Il kit che aiuta a ricordare

In Italia sono stati brevettati tre innovativi dispositivi (Remove Before Landing, Infant reminder e Remmy) in grado di rammentare al genitore, con appositi segnali, la presenza del bambino in auto.

In questo modo è davvero impossibile rimanere vittima dei black out della memoria ed evitare, di conseguenza, che un evento tragico abbia luogo. 

10 comments

    • Olta Rahmani 28 maggio, 2016 at 00:20 Rispondi

      Scusami Emma hai figli ?? Tuo figlio nn lo dimentichi neanche quando è dalla nonna e stai lavorando..lavori concentrata e nel mentre ci pensi..io sono mamma da poco..ma dimenticarmi mio figlio in macchina???????????? Nn so se ci rendiamo conto..della gravità e assurdità ..

    • Emma Guiducci 28 maggio, 2016 at 07:04 Rispondi

      Si ho figli… qui stiamo parlando che ti si spegne il cervello, hai letto l’articolo?
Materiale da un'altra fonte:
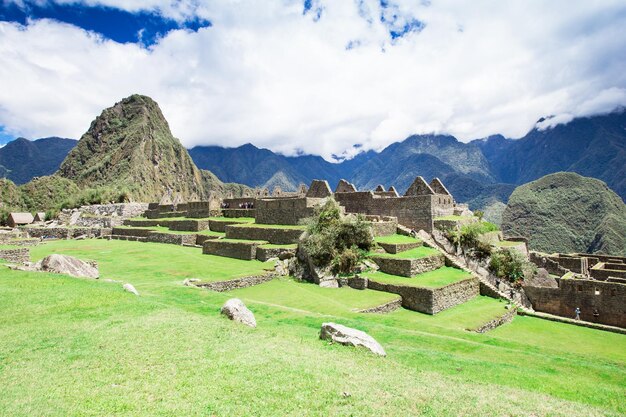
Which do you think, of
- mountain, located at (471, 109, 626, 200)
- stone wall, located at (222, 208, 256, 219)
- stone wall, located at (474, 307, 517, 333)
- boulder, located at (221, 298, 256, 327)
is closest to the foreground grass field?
boulder, located at (221, 298, 256, 327)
Se ti viene un malore è la stessa cosa. Quale parte della spiegazione non è chiara?
      Attenzione ai giudizi….. che poi ci incappate nei guai…
      Ps:c’è gente che li dimentica a scuola, non credo lo facciano per divertimento, può succedere, anche se non dovrebbe, ma può, come tantissime cose nella vita.
      Lory del santo ha perso un bimbo che si è buttato dalla finestra,di chi è la colpa? Di nessuno, doveva andare cosi.

  1. Sara Vannucci 27 maggio, 2016 at 19:28 Rispondi

    O Dio terrore!!!!l episodio della Florida è assurdo,secondo me,perché che questa sindrome colpisca entrambi i genitori insieme mi sembra un po assurdo..io con mia figlia vado pure in bagno ma mi sa che mo informerò su questi dispositivi. ..già sono ansiosa di mio! :(

    • Michele Servalli 1 giugno, 2016 at 13:08 Rispondi

      Per questo il babbo di Piacenza cui è successo nel 2013 ha lanciato una petizione on line che ha superato le 45 mila firme. In parlamento ci sono 4 proposte di legge al riguardo; la domanda è “quanti bimbi moriranno ancora prima che i seggiolini siano dotati di un adeguato sistema per prevenire anche questo tipo di pericolo”?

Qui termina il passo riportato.